Her hand returned, this time a gentle caress down his cheek. "I know you do, Ichigo. You worry for all your nakama."

The word turned his heart to ice, and he stifled the sudden hurt within him. She couldn't know what her words did to him, she couldn't know how much he lo—Ichigo stopped that train of thoughts in its tracks faster than he could purify a hollow. "Yes, I do," was all he said, and it was an effort to keep his voice from cracking.

He leaned forward, pulling himself to his feet and trying to forget how right her small hand had felt on his face. "I should go before Byakuya catches me here." He gave her one of the scowling smiles he was so good at. "He's going to call Hat 'n Clogs out in a duel tomorrow?" He dared to glance at her, almost sure that she would see nothing suspicious in his eyes.

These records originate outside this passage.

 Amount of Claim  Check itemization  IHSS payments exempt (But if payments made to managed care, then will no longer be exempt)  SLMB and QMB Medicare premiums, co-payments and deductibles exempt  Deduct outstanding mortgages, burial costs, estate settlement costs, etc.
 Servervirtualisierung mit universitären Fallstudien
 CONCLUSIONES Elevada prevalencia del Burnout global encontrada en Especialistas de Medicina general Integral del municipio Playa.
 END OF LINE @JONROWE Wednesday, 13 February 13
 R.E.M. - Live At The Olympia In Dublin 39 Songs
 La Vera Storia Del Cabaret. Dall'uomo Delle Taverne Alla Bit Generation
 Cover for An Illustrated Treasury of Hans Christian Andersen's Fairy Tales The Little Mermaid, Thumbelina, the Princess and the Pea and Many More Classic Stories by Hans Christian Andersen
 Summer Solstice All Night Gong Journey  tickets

"He would have done it tonight, but I think that Urahara had something else to do," was her matter-of-fact answer.

He almost choked on his tongue, knowing exactly what Urahara had been doing. Hell, he'd been on the receiving end of Benihime before, and that had been nothing like what Urahara had done tonight. At least the crazy bastard hadn't accidentally killed him, and he was never letting Urahara get within ten feet of him with his zanpakuto unsealed ever again.

He turned the noise into a faked smile. "Should be a good show. I'll see you there, then?"

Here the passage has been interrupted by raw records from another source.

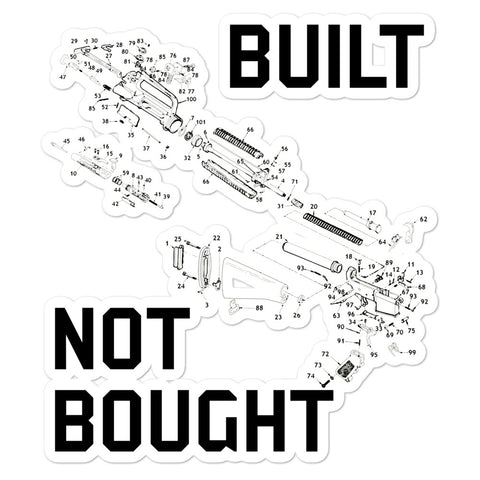 Built Not Bought - AR15 Builder, Gun Sticker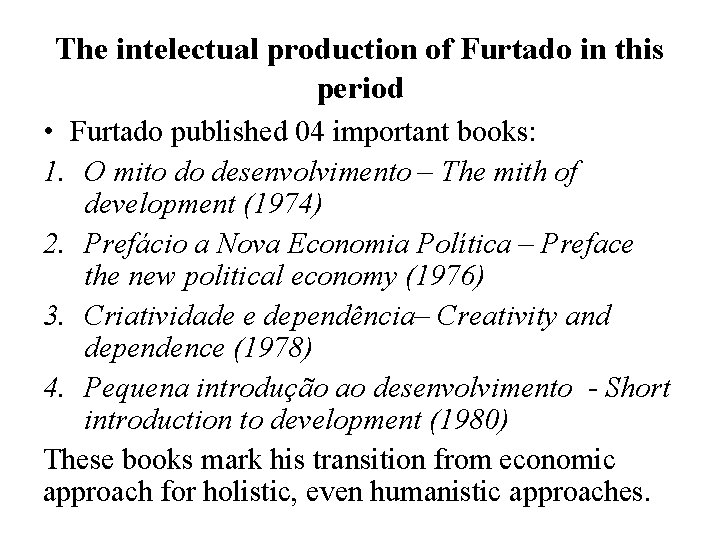 The intelectual production of Furtado in this period • Furtado published 04 important books: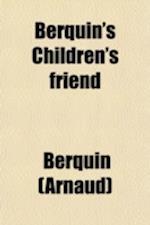 Berquin's Children's Friend; New Translation in Two Volumes af Arnaud Berkin, Arnaud Berquin, Berquin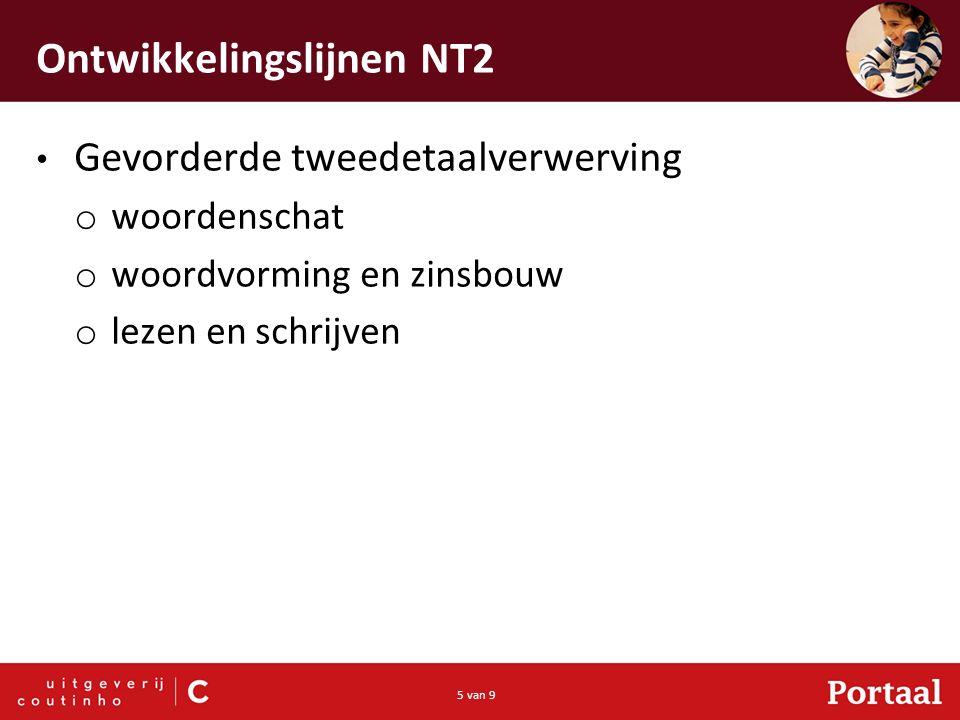 5 van 9 Ontwikkelingslijnen NT2 Gevorderde tweedetaalverwerving o woordenschat o woordvorming en zinsbouw o lezen en schrijven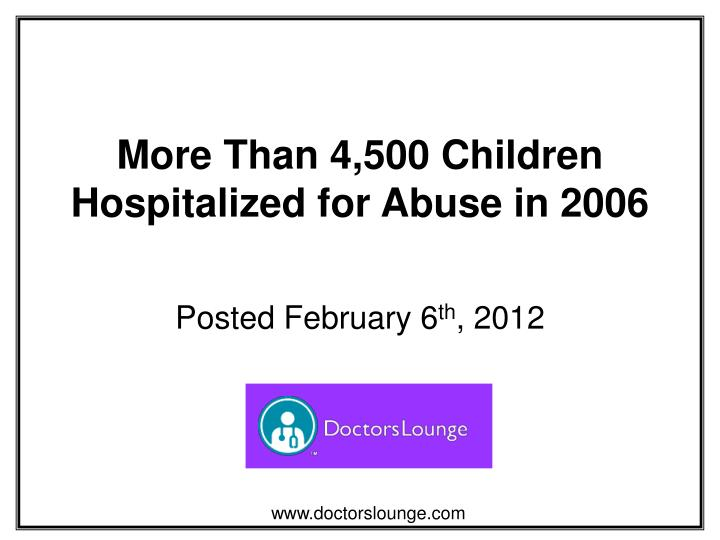 More than 4 500 children hospitalized for abuse in 2006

Now she turned up her nose. "Of course, since it's my honor that Nii-sama is avenging. You can sit with me and we can watch him lose his composure."

Ichigo made a sound of assent, even though he was sure didn't want to be anywhere near Kuchiki Byakuya when he was battling Urahara, especially considering that the older taichou didn't like him much. Or really at all. He was always looking at Ichigo cross-eyed when Rukia was around, or even mentioned. But then, it would be fun to make Byakuya's head spin around.

"Yeah, Rukia," Ichigo told her fondly. "I wouldn't miss it."